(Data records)
• • •
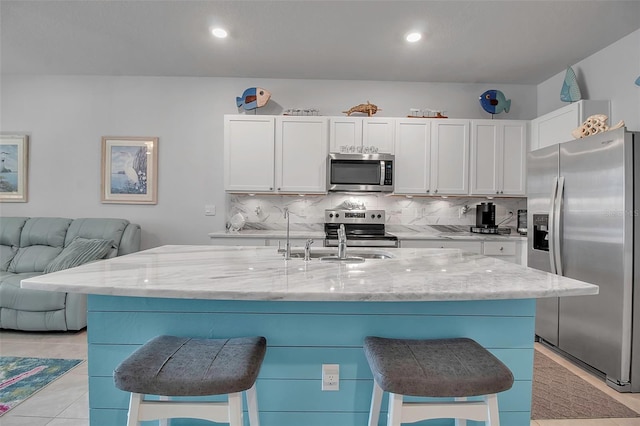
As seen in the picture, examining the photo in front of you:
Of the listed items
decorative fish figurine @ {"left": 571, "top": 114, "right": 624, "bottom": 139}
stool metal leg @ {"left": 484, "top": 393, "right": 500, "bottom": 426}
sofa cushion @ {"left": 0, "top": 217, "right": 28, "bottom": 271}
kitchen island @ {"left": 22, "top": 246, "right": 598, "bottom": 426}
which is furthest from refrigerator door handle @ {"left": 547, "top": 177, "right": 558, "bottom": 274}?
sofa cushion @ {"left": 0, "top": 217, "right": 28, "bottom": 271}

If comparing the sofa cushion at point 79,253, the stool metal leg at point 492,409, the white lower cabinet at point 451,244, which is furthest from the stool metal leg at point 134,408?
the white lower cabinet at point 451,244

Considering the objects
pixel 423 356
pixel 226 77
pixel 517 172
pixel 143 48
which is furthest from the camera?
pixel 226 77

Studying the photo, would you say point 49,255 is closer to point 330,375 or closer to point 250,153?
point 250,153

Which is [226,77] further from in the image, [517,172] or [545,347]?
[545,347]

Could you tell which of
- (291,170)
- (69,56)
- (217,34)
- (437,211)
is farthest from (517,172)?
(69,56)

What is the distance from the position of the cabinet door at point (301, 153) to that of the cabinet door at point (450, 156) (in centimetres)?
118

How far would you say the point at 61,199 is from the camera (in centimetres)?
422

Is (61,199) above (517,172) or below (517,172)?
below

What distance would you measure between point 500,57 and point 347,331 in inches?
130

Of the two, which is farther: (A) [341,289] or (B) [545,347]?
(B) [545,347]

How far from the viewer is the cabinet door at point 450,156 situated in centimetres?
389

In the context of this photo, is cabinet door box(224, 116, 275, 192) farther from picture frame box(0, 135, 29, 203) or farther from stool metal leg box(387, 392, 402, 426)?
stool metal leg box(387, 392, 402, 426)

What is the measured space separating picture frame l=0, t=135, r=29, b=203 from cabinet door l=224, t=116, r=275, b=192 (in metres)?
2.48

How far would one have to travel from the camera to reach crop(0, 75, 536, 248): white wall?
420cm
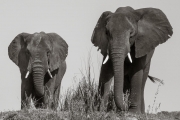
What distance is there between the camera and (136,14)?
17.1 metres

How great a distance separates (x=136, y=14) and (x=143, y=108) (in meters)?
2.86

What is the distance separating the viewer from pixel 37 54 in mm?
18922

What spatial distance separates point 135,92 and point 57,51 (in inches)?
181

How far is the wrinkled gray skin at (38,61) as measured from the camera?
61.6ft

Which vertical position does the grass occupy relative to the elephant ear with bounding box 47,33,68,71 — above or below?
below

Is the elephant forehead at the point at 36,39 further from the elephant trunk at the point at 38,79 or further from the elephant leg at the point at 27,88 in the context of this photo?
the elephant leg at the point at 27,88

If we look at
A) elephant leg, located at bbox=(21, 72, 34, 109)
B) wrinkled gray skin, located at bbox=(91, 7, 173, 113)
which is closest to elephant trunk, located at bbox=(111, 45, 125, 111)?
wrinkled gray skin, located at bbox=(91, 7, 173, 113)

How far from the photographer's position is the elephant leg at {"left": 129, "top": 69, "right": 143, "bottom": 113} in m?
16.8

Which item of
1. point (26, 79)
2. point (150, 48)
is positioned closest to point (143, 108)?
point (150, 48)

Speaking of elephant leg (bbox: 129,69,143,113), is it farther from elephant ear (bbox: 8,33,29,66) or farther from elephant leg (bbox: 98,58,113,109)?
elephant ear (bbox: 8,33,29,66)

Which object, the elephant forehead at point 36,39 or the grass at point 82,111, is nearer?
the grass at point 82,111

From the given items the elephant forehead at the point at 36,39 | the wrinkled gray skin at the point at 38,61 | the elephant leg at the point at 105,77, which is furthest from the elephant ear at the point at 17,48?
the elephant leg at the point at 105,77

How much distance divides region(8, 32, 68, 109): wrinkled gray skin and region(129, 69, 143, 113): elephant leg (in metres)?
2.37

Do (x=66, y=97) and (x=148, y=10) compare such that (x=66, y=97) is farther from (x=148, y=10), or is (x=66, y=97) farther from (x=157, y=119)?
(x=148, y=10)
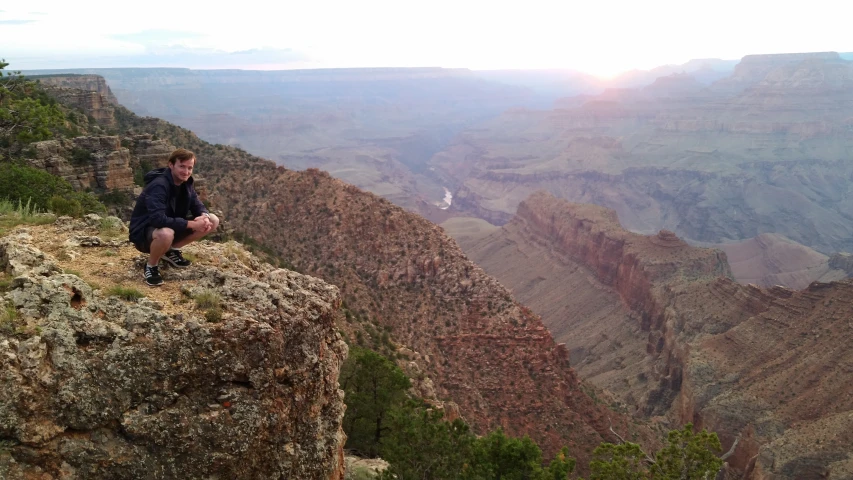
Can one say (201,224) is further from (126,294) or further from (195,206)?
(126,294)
• • •
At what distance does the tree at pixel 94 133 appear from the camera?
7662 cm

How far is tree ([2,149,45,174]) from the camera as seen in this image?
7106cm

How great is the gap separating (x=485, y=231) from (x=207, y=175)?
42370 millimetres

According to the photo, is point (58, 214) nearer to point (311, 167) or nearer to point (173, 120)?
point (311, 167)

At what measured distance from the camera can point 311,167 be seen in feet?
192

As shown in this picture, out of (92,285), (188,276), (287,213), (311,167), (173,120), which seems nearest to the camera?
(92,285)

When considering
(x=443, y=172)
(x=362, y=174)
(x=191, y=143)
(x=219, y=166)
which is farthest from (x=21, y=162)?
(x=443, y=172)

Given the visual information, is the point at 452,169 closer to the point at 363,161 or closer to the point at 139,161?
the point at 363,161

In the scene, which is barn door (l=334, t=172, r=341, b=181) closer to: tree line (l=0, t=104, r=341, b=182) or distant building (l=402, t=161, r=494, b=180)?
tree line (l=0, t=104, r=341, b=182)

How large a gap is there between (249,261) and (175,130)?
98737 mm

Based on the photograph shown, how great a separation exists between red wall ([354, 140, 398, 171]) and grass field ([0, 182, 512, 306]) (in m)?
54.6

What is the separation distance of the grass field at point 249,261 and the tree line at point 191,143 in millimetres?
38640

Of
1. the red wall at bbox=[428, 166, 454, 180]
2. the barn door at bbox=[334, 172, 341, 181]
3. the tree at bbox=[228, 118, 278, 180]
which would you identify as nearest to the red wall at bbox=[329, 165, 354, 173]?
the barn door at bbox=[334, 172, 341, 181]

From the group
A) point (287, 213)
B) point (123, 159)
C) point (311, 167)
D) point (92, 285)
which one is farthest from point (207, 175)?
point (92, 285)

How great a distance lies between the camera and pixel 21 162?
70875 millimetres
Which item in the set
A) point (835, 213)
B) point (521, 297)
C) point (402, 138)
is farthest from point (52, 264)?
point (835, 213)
• • •
• _Task to complete_
List every line in the data records above that contains the word "closer", copying each one in full. Case counts, so match only that exact capitalization.

• _Response below_
Studying the photo, would you say point 49,255 is closer to point 330,375 or closer to point 250,153?
Given the visual information, is the point at 452,169 closer to the point at 363,161 or closer to the point at 139,161?
In the scene, which is barn door (l=334, t=172, r=341, b=181) closer to: tree line (l=0, t=104, r=341, b=182) or distant building (l=402, t=161, r=494, b=180)?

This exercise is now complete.